**Exercise requirements**
Print, exactly as given, each line of the data from the line containing "Among the set" up to and including its last line.

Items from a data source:
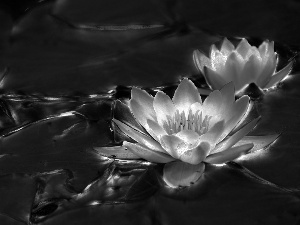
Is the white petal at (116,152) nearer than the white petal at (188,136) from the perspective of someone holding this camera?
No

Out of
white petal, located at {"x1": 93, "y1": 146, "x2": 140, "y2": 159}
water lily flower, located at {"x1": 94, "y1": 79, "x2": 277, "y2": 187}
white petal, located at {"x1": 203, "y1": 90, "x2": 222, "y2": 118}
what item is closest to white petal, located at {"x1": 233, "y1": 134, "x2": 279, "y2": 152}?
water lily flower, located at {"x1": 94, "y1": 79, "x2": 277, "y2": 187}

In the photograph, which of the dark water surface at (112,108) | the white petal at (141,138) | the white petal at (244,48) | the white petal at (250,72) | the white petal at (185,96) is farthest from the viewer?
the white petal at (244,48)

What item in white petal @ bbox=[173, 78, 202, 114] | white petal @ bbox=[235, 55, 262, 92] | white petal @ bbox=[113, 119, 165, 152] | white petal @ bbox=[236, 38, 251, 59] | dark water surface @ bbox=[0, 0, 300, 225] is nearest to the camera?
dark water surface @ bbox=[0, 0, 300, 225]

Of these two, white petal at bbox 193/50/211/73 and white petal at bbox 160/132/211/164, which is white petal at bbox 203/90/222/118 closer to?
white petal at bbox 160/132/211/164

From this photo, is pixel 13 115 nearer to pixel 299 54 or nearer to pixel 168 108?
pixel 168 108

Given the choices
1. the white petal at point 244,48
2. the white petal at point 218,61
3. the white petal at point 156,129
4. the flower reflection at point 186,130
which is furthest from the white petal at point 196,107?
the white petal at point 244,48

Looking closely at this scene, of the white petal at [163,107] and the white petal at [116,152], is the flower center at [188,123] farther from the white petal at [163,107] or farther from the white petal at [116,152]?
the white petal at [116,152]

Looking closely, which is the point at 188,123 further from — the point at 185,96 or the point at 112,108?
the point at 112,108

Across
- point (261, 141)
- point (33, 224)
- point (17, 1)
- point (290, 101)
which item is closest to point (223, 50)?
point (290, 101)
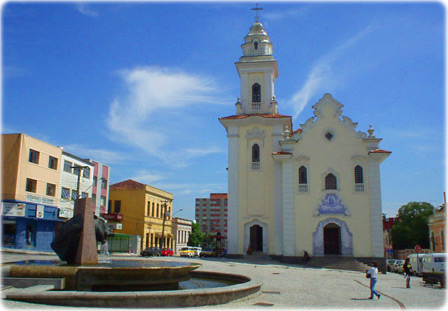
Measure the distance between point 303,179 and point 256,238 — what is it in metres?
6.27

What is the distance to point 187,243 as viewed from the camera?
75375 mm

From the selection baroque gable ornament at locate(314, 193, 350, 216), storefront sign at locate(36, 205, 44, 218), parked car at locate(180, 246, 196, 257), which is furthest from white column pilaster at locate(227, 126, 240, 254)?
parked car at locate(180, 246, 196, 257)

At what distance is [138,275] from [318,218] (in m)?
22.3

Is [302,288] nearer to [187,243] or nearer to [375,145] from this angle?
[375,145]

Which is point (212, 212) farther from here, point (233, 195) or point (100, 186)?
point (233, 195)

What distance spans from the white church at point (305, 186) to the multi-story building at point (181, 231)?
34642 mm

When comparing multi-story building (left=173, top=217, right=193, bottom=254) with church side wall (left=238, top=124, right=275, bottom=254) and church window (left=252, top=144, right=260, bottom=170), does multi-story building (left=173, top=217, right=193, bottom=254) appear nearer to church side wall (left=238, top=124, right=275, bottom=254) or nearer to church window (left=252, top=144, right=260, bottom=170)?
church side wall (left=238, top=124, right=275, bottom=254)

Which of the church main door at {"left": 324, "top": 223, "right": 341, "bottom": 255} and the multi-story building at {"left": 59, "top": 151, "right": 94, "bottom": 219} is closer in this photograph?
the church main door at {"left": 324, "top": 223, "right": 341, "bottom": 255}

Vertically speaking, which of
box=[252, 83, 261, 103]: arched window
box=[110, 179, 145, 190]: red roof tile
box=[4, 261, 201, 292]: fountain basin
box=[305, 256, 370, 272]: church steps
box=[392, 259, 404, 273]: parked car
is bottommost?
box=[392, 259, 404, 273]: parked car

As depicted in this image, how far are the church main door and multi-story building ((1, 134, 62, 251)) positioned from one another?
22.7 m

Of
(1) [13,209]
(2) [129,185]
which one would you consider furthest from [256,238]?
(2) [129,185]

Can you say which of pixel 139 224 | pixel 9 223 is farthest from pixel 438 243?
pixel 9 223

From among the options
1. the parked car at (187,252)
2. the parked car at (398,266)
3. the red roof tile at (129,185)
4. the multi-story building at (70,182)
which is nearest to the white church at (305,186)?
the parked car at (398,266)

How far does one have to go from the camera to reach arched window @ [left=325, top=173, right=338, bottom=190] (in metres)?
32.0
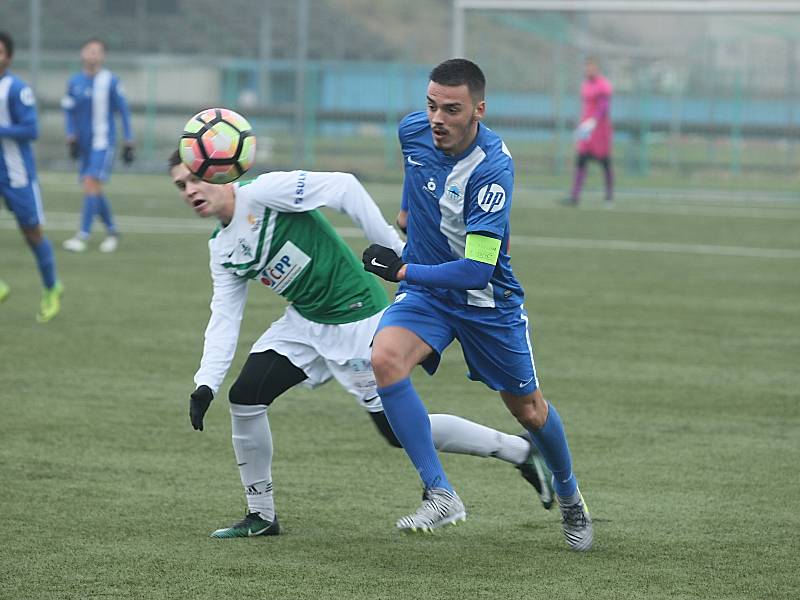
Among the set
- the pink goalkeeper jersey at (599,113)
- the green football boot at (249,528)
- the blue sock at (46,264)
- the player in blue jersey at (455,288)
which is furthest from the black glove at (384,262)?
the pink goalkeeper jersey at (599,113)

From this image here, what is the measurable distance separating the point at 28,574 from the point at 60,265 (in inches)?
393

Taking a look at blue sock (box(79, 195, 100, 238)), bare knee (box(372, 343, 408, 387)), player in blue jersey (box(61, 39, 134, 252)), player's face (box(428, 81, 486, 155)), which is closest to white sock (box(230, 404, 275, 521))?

**Response to this exercise**
Among the set
- the pink goalkeeper jersey at (599,113)
- the green football boot at (249,528)
- the blue sock at (46,264)
- the player in blue jersey at (455,288)
which is furthest from the black glove at (384,262)?
the pink goalkeeper jersey at (599,113)

From this image here, what is the measurable distance separating the point at 28,574 from the point at 60,265 (in inches)?
393

Taking a look at blue sock (box(79, 195, 100, 238)), bare knee (box(372, 343, 408, 387)), player in blue jersey (box(61, 39, 134, 252)), player's face (box(428, 81, 486, 155)), which is closest to white sock (box(230, 404, 275, 521))?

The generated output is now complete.